Texto selecionado:

========================================

Marco Antônio de Morais Alcantara
Contextualização do concreto em obras civis
De
modo geral, pode-se afirmar que o controle de qualidade de uma construção de
estrutura é realizado ao longo de toda a sua história, embora, existam alguns
protocolos ao longo da execução dos serviços. Pode-se falar que, até mesmo antes
do início dos trabalhos, este controle já se iniciou, por exemplo, desde a
concepção de projeto. As fases se interagem, entre projeto, fabricação do concreto e
construção.
Alguns
tópicos podem ser considerados, para fins didáticos. Por exemplo, tem-se o
“controle dos materiais”. Neste sentido, se pode considerar a qualificação dos
materiais que serão utilizados na fabricação dos concretos, as suas atribuições, e a caracterização de cada um deles. É o caso dos seguintes materiais: cimento,
agregados, aditivos, e a água, por exemplo. Com base nisto é feito o estudo do
traço, e definida a qualificação das argamassas e dos concretos que serão
fabricados, com base na expectativa do processo tecnológico a ser adotado, e, tendo por fim, um estudo experimental, de modo a validar o comportamento do concreto no
concreto e no estado fresco e no estado endurecido. Define-se então as condições
de trabalhabilidade do concreto, e da resistência mecânica a ser esperada.

========================================

Extratos de dados:
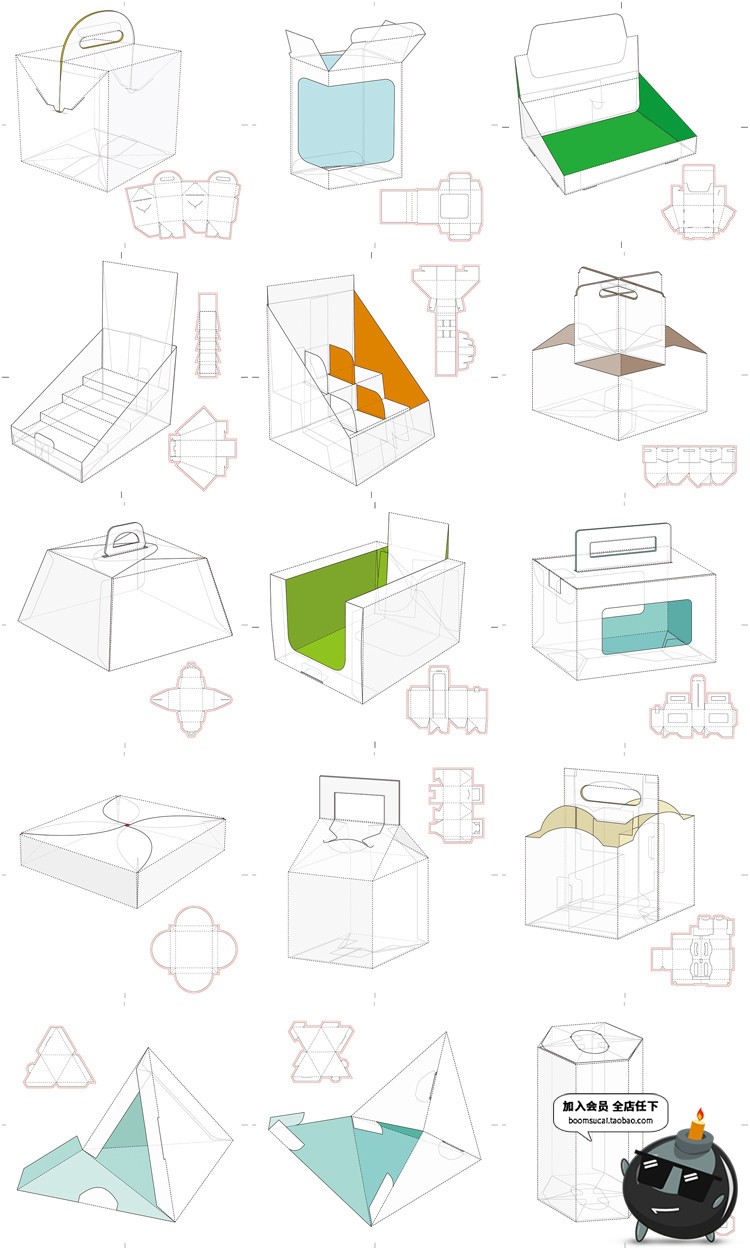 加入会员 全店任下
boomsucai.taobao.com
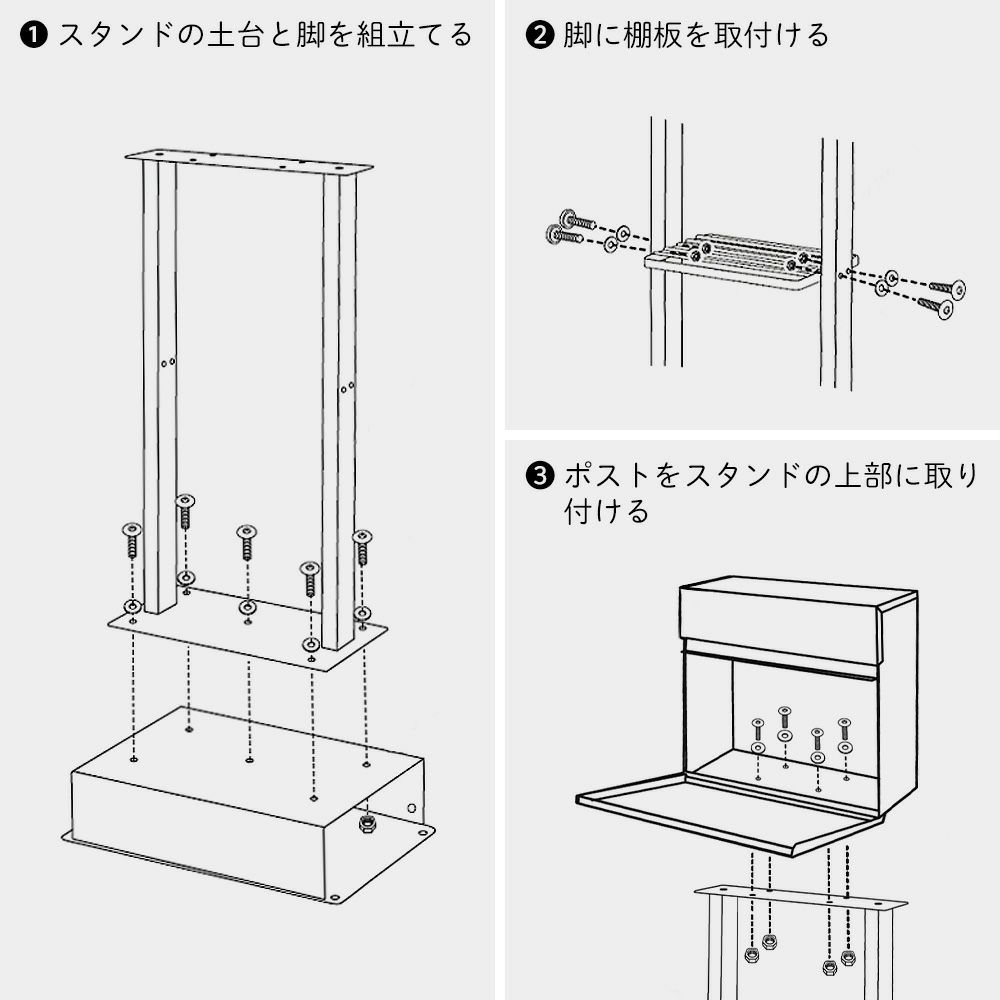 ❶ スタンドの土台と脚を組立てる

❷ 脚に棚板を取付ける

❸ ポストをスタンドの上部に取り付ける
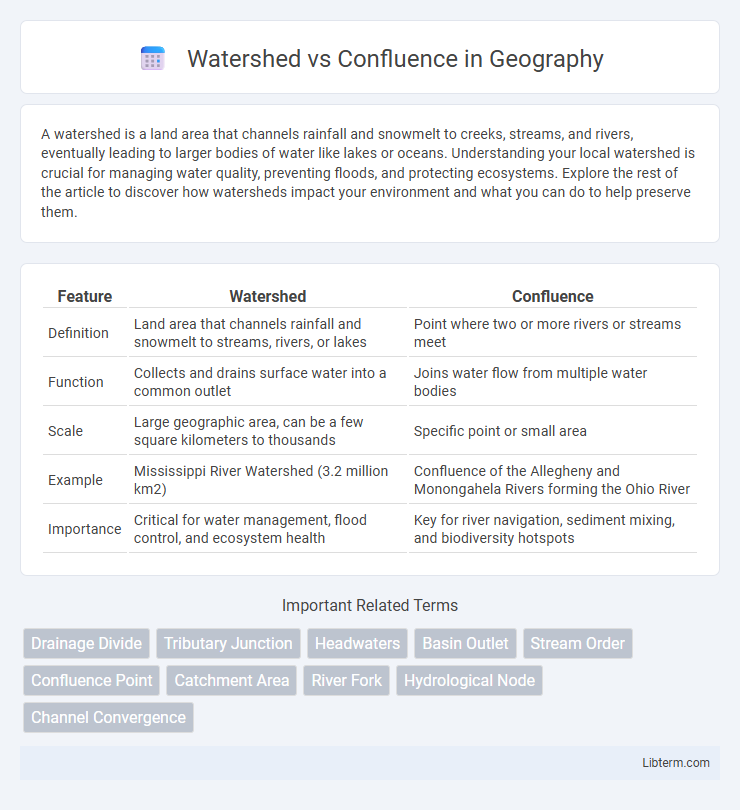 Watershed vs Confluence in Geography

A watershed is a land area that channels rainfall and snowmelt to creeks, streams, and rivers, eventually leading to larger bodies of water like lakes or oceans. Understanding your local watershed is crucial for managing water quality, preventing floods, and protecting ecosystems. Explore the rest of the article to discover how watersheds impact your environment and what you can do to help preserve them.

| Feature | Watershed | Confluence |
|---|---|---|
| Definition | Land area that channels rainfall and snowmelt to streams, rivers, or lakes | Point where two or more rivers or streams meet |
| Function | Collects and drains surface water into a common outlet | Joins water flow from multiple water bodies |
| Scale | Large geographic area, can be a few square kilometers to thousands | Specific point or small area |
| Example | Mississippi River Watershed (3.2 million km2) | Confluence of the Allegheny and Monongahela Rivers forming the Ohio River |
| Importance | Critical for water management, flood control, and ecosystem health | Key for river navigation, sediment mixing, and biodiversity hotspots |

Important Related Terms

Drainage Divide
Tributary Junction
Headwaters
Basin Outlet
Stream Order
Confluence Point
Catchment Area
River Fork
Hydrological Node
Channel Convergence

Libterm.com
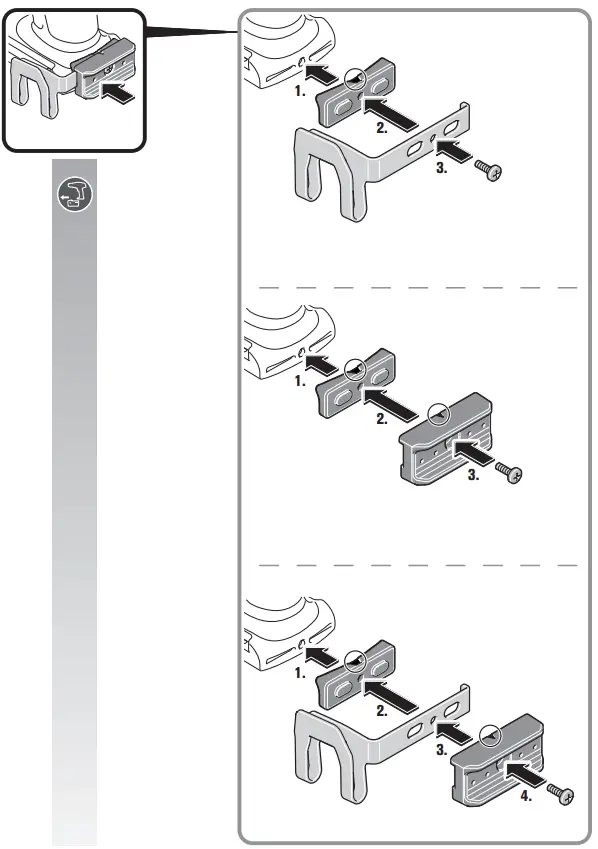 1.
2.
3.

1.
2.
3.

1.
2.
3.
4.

========================================

Tarefas a realizar:
**a)** Resuma em duas frases o texto sobre o controle de qualidade do concreto em obras civis.
**b)** Dê prosseguimento ao texto sobre o controle de qualidade do concreto em obras civis a partir do ponto em que ele termina.
Não é preciso consultar as entradas.

Conjunto de respostas:
**a)** O controle de qualidade de uma estrutura acompanha toda a sua história e começa já na concepção do projeto, com interação entre as fases de projeto, fabricação do concreto e construção. No controle dos materiais, qualificam-se e caracterizam-se cimento, agregados, aditivos e água, o que fundamenta o estudo do traço e um estudo experimental que define a trabalhabilidade do concreto e a resistência mecânica esperada.

**b)**
Também,
são considerados os aços para estrutura, em função do seu desempenho. Inclui-se
o controle dos serviços de execução de fôrmas e de armaduras.
A
produção de concreto deve ser controlada, de modo a resguardar a boa condição
da mistura, transporte, lançamento, adensamento e cura. Ainda, considera-se o
protocolo da desforma, quanto ao tempo mínimo de cura, e quanto aos cuidados requisitados
nos procedimentos.
Com
relação à validação do concreto, existem dois contextos particulares: o de
aceitação na obra, e o do controle sobre a resistência mecânica. Para os casos
de aceitação, têm-se os ensaios de abatimento, quando se trata de concretos
vibrados, ou de espalhamento quando se trata de concretos autoadensáveis. Estes
ensaios podem dar os indicativos sobre a constância da reprodução de uma
composição, assim como da compatibilidade com relação ao processo de
execução.
O
valor de resistência mecânica a ser alcançada pelo concreto é definido no
projeto, pelo projetista de estruturas, e, devendo ser atendido no estudo de
dosagem pelo tecnologista de concreto; o valor do projetista é compreendido como o fck,
devendo o valor médio da resistência mecânica alcançada no estudo de
experimental de dosagem, o fcj, de tal modo a atender
a esse valor, não obstante esteja sujeito às variações decorrentes do processo
de produção, de modo que:
fck= fcj-1,65
Sd (1)
onde
Sd se refere ao desvio-padrão relativo ao sistema de produção,
utilizando-se dos mesmos materiais, dos mesmos equipamentos e da mesma
sistemática de produção.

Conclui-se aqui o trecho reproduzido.